10 milionów Afrykanów cierpi z powodu suszy. Najbardziej dotknięte klęską głodu i brakiem wody są Somalia, Kenia, Dżibuti i Etiopia. Potrzebnych jest 40 milionów dolarów na dożywianie dzieci i zaopatrywanie wiosek w wodę.
Niektóre wioski są pełne zwłok martwych zwierząt. W lokalnych szpitalach agencje humanitarne ratują niedożywione dzieci. Podają im białko i witaminy. Potrzebna jest też pomoc psychologiczna.

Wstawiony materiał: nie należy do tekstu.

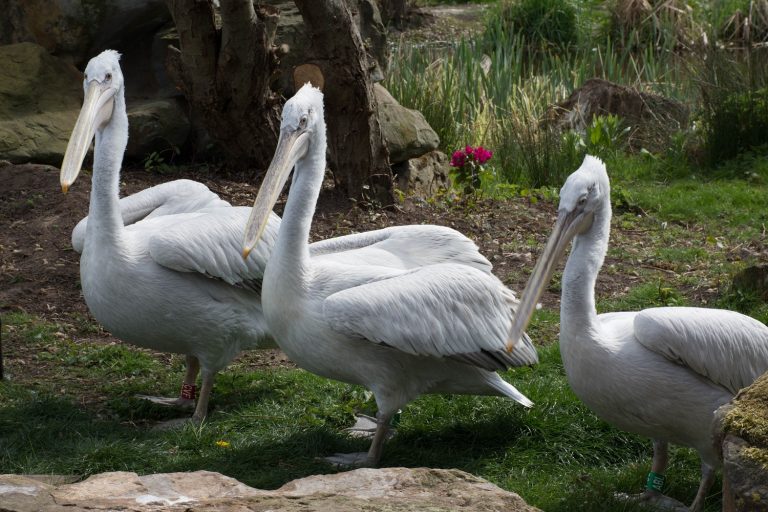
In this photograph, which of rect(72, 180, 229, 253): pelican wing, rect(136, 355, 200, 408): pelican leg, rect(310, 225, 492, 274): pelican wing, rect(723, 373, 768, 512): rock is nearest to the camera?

Rodziny straciły zwierzęta, które zwykle są źródłem pożywienia i dochodu. - Straciliśmy nasze zwierzęta, więc nie mamy mięsa, mleka i pieniędzy na zakup czegokolwiek - mówi Fatuma Hassan, matka dwólatki, szukajaca pomocy u brytyjskiej organizacji Save Children Fund.
W poszukiwaniu wody
Najbardziej narażeni na poważne ryzyko głodu są pasterze wspólnot Somalii, którzy stale poszukują pastwisk dla swoich zwierząt. Konkurują o pastwiska z innymi wspólnotami na granicy kraju i z uchodźcami.
Deszcz nie padał od kilku sezonów. Wyschły nawet najgłębsze studnie. Ludzie przemierzają teraz duże odleglości, by zaopatrzeć siebie i swoje stada w wodę. - Musimy chodzić 12 kilometrów. Wodę noszę ja, moja żona i nasz osioł - mówi jeden z mieszkańców Somalii.
Jak szacuje organizacja Save Children Found, potrzeba 40 mln. dolarów na opiekę medyczną dzieci z niedowagą i zapewnienie czystej wody dorosłym i zwierzętom. Poprawa sytuacji nastapi dopiero we wrześniu, kiedy przyjdą pierwsze deszcze.